== Supplied data

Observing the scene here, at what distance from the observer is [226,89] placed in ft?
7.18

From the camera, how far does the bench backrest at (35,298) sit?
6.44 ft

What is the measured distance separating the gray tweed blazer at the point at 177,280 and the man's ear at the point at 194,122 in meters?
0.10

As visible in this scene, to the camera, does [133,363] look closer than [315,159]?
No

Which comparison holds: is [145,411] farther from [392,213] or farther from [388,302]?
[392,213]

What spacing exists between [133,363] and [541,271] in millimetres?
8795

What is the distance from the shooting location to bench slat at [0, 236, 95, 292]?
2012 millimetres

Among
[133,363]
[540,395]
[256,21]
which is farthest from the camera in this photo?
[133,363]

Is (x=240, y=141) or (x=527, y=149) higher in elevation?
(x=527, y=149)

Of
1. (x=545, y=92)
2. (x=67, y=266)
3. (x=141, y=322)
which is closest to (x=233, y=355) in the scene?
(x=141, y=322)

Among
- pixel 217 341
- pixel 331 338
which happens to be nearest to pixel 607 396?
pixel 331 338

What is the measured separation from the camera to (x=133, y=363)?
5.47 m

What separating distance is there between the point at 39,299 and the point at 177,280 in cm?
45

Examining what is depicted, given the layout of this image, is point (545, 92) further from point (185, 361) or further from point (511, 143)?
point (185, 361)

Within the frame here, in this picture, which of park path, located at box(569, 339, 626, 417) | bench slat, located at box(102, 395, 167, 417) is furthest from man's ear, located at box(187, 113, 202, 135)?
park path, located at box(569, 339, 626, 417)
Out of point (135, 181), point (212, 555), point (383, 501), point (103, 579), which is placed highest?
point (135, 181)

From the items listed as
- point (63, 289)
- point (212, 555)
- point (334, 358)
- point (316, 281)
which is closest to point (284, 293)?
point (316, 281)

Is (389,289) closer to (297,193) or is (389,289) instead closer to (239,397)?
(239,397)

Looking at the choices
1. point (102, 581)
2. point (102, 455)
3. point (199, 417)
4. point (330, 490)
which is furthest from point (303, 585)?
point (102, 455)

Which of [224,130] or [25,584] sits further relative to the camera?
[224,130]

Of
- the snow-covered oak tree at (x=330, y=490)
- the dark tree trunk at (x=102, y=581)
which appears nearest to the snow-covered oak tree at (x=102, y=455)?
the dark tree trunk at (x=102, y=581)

====

Stated exercise: Express the rows as a Markdown table with columns Nr and Line, numbering each line and leaving out blank lines. Begin at the line that contains "From the items listed as" and stop after the last line of the rows.

Answer for this exercise:
| Nr | Line |
|---|---|
| 1 | From the items listed as |
| 2 | - point (63, 289) |
| 3 | - point (212, 555) |
| 4 | - point (334, 358) |
| 5 | - point (316, 281) |
| 6 | which is closest to point (284, 293)? |
| 7 | point (316, 281) |
| 8 | Is (389,289) closer to (297,193) or is (389,289) instead closer to (239,397)? |
| 9 | (239,397) |
| 10 | Looking at the choices |
| 11 | 1. point (102, 581) |
| 12 | 2. point (102, 455) |
| 13 | 3. point (199, 417) |
| 14 | 4. point (330, 490) |
| 15 | which is furthest from point (303, 585)? |
| 16 | point (102, 455) |
| 17 | Which of [224,130] or [25,584] sits further relative to the camera? |
| 18 | [224,130] |
| 19 | Of |
| 20 | - the snow-covered oak tree at (x=330, y=490) |
| 21 | - the dark tree trunk at (x=102, y=581) |
| 22 | which appears nearest to the snow-covered oak tree at (x=102, y=455)? |
| 23 | the dark tree trunk at (x=102, y=581) |